(Records)
----

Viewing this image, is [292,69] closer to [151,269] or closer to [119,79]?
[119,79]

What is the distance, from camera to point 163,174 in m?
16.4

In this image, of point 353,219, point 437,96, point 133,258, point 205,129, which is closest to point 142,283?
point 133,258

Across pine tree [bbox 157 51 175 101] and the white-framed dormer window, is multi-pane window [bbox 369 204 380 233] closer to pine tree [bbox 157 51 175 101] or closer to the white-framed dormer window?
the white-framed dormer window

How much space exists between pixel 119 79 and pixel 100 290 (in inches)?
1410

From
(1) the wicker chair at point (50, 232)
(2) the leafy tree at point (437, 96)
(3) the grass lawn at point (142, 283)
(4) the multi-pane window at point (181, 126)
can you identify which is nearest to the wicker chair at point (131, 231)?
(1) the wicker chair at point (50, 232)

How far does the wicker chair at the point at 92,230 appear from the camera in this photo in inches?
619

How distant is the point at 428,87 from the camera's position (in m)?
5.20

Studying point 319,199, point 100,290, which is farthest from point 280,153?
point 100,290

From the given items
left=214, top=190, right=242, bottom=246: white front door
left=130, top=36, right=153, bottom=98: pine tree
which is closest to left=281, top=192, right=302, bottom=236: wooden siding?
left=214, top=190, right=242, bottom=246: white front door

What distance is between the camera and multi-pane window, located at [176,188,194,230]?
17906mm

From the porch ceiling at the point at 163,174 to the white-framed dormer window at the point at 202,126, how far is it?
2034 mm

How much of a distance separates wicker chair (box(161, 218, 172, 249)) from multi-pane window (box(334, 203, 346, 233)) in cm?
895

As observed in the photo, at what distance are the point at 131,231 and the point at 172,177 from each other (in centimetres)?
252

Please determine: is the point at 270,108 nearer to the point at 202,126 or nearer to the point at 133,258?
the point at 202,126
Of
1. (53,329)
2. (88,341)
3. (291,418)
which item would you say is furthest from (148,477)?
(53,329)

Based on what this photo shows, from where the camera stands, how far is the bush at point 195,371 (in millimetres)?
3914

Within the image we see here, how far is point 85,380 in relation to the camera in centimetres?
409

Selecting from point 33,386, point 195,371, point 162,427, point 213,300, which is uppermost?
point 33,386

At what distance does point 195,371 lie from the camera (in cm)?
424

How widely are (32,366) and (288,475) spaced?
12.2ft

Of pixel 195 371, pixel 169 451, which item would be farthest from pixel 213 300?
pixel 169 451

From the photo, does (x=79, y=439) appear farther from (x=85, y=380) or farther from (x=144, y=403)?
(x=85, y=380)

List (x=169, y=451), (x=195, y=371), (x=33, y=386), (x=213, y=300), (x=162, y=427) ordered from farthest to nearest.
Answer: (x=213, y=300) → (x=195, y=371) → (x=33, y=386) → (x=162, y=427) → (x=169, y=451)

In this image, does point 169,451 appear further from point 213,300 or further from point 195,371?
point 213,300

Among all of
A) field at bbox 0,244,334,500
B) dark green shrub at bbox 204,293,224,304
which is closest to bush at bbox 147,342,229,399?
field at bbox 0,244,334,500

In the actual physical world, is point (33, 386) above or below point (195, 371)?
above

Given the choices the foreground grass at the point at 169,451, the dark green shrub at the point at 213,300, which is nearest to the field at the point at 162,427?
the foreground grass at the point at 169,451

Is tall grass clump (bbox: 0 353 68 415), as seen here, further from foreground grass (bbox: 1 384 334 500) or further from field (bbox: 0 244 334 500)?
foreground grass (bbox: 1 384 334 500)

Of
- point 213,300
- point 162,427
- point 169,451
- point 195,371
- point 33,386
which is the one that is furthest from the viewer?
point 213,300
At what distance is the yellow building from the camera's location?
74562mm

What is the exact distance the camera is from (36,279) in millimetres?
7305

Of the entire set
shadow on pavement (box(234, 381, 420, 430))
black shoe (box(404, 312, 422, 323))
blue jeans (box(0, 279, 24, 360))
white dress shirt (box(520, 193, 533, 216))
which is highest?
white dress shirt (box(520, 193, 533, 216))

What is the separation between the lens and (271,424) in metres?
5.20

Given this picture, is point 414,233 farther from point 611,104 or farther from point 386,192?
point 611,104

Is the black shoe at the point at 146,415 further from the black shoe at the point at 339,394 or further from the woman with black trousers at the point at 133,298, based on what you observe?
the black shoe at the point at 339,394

----

* [EXERCISE DIRECTIONS]
Extract the full listing above without alteration.

* [OUTPUT FOR THIS EXERCISE]
Viewing this image, is [292,69] closer to [151,269] or closer to [119,79]?
[119,79]

What is the distance, from camera to point 163,174 in m?
16.4

In this image, of point 353,219, point 437,96, point 133,258, point 205,129, which is closest to point 142,283?
point 133,258

Across pine tree [bbox 157 51 175 101] and the white-framed dormer window, is multi-pane window [bbox 369 204 380 233] closer to pine tree [bbox 157 51 175 101] or closer to the white-framed dormer window?
the white-framed dormer window

How much space exists between pixel 119 79 and pixel 100 290 (in inches)?
1410

From
(1) the wicker chair at point (50, 232)
(2) the leafy tree at point (437, 96)
(3) the grass lawn at point (142, 283)
(4) the multi-pane window at point (181, 126)
can you identify which is nearest to the wicker chair at point (131, 231)?
(1) the wicker chair at point (50, 232)

How far does the wicker chair at the point at 92,230 appear from the camera in this photo in inches?
619

How distant is the point at 428,87 from the camera's position (in m)?
5.20

Studying point 319,199, point 100,290, which is farthest from point 280,153?
point 100,290

From the given items
left=214, top=190, right=242, bottom=246: white front door
left=130, top=36, right=153, bottom=98: pine tree
which is closest to left=281, top=192, right=302, bottom=236: wooden siding?
left=214, top=190, right=242, bottom=246: white front door

What distance is between the camera and multi-pane window, located at [176,188,194,230]?
17906mm

From the porch ceiling at the point at 163,174 to the white-framed dormer window at the point at 202,126, how far is it?
2034 mm

How much of a distance separates wicker chair (box(161, 218, 172, 249)) from multi-pane window (box(334, 203, 346, 233)) in cm?
895

As observed in the photo, at what distance are the point at 131,231 and the point at 172,177 from each other (in centimetres)?
252

Please determine: is the point at 270,108 nearer to the point at 202,126 or nearer to the point at 133,258?
the point at 202,126
Of
1. (53,329)
2. (88,341)
3. (291,418)
which item would you say is furthest from (148,477)?
(53,329)

Based on what this photo shows, from where the camera stands, how far is the bush at point 195,371 (in millimetres)?
3914

Within the image we see here, how far is point 85,380 in relation to the camera in centimetres?
409

Selecting from point 33,386, point 195,371, point 162,427, point 213,300, which is uppermost?
point 33,386

At what distance does point 195,371 lie from the camera (in cm)?
424

How widely are (32,366) and (288,475) spaced?
12.2ft

Of pixel 195 371, pixel 169 451, which item would be farthest from pixel 213 300?
pixel 169 451

From the photo, does (x=79, y=439) appear farther from (x=85, y=380) or farther from (x=144, y=403)?
(x=85, y=380)

List (x=169, y=451), (x=195, y=371), (x=33, y=386), (x=213, y=300), (x=162, y=427) ordered from farthest to nearest.
Answer: (x=213, y=300) → (x=195, y=371) → (x=33, y=386) → (x=162, y=427) → (x=169, y=451)

In this image, does point 169,451 appear further from point 213,300 or further from point 195,371?
point 213,300

Among all of
A) field at bbox 0,244,334,500
B) dark green shrub at bbox 204,293,224,304
which is closest to bush at bbox 147,342,229,399?
field at bbox 0,244,334,500

In the actual physical world, is point (33, 386) above or below point (195, 371)?
above

Given the choices the foreground grass at the point at 169,451, the dark green shrub at the point at 213,300, which is nearest to the field at the point at 162,427?
the foreground grass at the point at 169,451

Is tall grass clump (bbox: 0 353 68 415), as seen here, further from foreground grass (bbox: 1 384 334 500) or further from field (bbox: 0 244 334 500)?
foreground grass (bbox: 1 384 334 500)

Of
- point 213,300
- point 162,427
- point 169,451
- point 195,371
- point 33,386
which is the one that is furthest from the viewer?
point 213,300
At what distance is the yellow building from the camera's location?
74562mm

What is the exact distance the camera is from (36,279) in millimetres?
7305

Of the entire set
shadow on pavement (box(234, 381, 420, 430))
black shoe (box(404, 312, 422, 323))
blue jeans (box(0, 279, 24, 360))
white dress shirt (box(520, 193, 533, 216))
which is highest?
white dress shirt (box(520, 193, 533, 216))

What is the separation between the lens and (271,424) in metres?
5.20

Given this picture, is point 414,233 farther from point 611,104 or farther from point 386,192?
point 611,104

Is the black shoe at the point at 146,415 further from the black shoe at the point at 339,394 or further from the woman with black trousers at the point at 133,298, based on what you observe?
the black shoe at the point at 339,394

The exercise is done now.